Devo ammettere che questa parte del progetto ha messo a dura prova la mia fiducia in me stessa. Ad un certo punto, ho pianto dalla disperazione! Mi sono persino chiesta chi me lo avesse fatto fare!!!?? Ho avuto un forte momento di down! Fare tutto da sola, a volte è difficilissimo, ti sembra quasi tutto impossibile . Allineare tutti i moduli alla stessa altezza, metterli in linea perfetta, scavare il solco in cui vanno posizionati… Giuro, ad un certo punto mi sono messa a piangere!!!
Perché a volte voglio imbarcarmi in idee e progetti più grandi di me!? Sono cose che non ho mai fatto, le ho studiate, ma in pratica non le ho mai fatte.

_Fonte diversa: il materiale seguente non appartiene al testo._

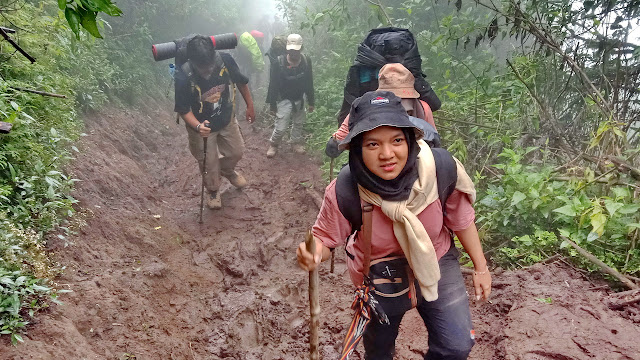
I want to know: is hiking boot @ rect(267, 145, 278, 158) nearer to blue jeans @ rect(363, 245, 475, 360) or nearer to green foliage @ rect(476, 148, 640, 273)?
green foliage @ rect(476, 148, 640, 273)

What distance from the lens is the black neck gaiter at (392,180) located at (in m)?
2.12

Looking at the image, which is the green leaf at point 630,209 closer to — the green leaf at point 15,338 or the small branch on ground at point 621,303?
the small branch on ground at point 621,303

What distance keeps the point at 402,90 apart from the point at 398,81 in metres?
0.09

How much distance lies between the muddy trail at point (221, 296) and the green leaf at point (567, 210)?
42cm

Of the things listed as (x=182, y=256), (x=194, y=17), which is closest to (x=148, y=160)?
(x=182, y=256)

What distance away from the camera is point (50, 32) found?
623cm

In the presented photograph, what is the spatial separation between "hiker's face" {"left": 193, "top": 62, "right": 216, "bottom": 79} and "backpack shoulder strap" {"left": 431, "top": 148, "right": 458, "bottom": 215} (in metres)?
4.50

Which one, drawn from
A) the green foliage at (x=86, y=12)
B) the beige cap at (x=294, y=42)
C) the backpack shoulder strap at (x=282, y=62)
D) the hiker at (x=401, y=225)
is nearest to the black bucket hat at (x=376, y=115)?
the hiker at (x=401, y=225)

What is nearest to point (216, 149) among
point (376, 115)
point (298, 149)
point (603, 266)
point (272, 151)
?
point (272, 151)

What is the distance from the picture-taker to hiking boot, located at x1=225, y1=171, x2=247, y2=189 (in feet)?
23.8

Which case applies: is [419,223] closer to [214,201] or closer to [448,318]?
[448,318]

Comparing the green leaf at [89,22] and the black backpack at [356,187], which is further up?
the green leaf at [89,22]

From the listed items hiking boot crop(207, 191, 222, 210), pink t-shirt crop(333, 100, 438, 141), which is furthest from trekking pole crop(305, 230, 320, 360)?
hiking boot crop(207, 191, 222, 210)

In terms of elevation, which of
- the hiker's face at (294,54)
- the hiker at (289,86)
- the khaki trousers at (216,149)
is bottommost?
the khaki trousers at (216,149)
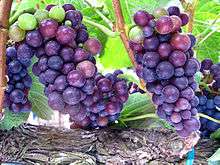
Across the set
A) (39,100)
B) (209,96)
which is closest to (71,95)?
(39,100)

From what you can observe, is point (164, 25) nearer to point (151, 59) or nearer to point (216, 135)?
point (151, 59)

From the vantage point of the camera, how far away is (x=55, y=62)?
54cm

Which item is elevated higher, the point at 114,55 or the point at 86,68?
the point at 114,55

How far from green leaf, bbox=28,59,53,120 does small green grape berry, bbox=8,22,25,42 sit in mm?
158

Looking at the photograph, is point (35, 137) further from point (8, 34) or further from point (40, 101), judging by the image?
point (8, 34)

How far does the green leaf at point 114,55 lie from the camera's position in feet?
2.68

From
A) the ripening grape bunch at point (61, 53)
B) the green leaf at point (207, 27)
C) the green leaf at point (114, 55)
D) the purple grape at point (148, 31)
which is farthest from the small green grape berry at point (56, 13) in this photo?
the green leaf at point (207, 27)

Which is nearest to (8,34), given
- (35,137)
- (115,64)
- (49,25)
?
(49,25)

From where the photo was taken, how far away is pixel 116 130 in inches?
28.1

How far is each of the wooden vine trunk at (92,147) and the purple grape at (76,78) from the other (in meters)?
0.16

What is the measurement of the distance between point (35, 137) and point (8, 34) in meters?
0.18

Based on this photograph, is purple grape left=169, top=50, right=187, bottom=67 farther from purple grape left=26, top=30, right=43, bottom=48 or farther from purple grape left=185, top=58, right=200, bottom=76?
purple grape left=26, top=30, right=43, bottom=48

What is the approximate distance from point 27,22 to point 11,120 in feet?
0.63

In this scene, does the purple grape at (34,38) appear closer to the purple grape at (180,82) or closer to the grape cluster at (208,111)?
the purple grape at (180,82)
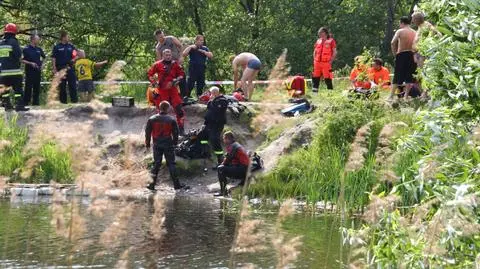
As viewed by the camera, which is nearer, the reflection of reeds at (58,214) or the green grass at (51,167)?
the reflection of reeds at (58,214)

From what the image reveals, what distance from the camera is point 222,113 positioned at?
17391 millimetres

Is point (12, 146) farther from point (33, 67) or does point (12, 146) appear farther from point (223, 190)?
point (223, 190)

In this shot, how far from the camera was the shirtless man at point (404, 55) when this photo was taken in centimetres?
1702

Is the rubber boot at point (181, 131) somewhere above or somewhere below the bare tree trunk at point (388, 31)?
below

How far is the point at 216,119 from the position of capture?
17500 millimetres

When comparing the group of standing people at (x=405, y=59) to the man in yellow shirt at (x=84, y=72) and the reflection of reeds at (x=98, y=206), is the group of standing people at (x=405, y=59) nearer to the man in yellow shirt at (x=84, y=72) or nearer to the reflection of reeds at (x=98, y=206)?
the man in yellow shirt at (x=84, y=72)

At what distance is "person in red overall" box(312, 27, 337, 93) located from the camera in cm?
2097

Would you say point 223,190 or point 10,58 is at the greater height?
point 10,58

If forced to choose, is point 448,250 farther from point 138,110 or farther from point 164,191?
point 138,110

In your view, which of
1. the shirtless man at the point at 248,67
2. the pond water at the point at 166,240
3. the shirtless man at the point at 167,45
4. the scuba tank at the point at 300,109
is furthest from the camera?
the shirtless man at the point at 167,45

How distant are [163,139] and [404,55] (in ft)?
14.9

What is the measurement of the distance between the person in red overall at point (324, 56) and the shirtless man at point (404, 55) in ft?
11.9

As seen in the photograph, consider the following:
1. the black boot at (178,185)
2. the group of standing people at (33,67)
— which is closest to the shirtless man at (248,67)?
the group of standing people at (33,67)

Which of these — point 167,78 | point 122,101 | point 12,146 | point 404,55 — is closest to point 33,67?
point 122,101
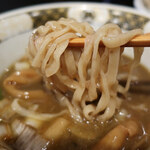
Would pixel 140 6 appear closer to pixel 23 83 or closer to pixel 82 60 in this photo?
pixel 82 60

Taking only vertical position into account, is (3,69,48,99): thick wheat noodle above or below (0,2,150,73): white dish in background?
below

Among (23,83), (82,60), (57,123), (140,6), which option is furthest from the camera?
(140,6)

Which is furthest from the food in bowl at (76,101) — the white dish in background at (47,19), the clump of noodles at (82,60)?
the white dish in background at (47,19)

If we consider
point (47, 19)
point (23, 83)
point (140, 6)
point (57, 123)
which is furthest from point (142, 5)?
point (57, 123)

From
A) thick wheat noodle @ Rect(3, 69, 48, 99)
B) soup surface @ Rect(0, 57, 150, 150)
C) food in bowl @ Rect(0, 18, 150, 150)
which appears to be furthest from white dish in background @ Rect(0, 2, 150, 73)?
food in bowl @ Rect(0, 18, 150, 150)

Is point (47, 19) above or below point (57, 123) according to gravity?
above

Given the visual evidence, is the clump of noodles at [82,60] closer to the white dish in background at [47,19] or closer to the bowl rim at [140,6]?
the white dish in background at [47,19]

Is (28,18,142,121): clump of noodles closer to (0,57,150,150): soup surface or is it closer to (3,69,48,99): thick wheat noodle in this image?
(0,57,150,150): soup surface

Poi ho pensato a quelle persone che, appena hanno saputo quello che avevo in mente, mi hanno criticata fortemente e mi hanno scoraggiata nel farlo! Me ne credevano incapace, supponendo che non ci sarei mai riuscita. Ovviamente parlo di persone a me vicine, altrimenti la loro opinione non avrebbe su di me gran effetto. Quello che non mi hanno detto, pur di scoraggiarmi lo so solo io!!!! Ricordo che ci sono stata malissimo a non avere il loro supporto… mi facevano sentire nel torto. In parte li ho capiti, perché sono cose che non avevo mai fatto prima ma, dall’altra, proprio da loro avrei voluto una “pacca sulla spalla”, o il loro supporto, invece di farmi vedere tutto impossibile.
Ricordo ancora quanto ci sono rimasta male e, in memoria di questo, non volevo dargliela vinta!!!! Non volevo dargli ragione!! Volevo dimostrargli che ci sarei riuscita a fare tutto e TUTTO DA SOLA!!! Anche se mi davano per spacciata! Quindi mi sono asciugata le lacrime, mi sono rimboccata le maniche e ho ripreso a sistemare i moduli, controllando che fossero ben allineati e tra loro in bolla!

Vi mostro i vari passaggi:








Spero che queste immagini vi aiutino a capire, più o meno, come ho fatto a montare tutta la spalla di un cassone. L’altra sponda l’ho finita il giorno dopo perché era oramai tardi per completare il tutto.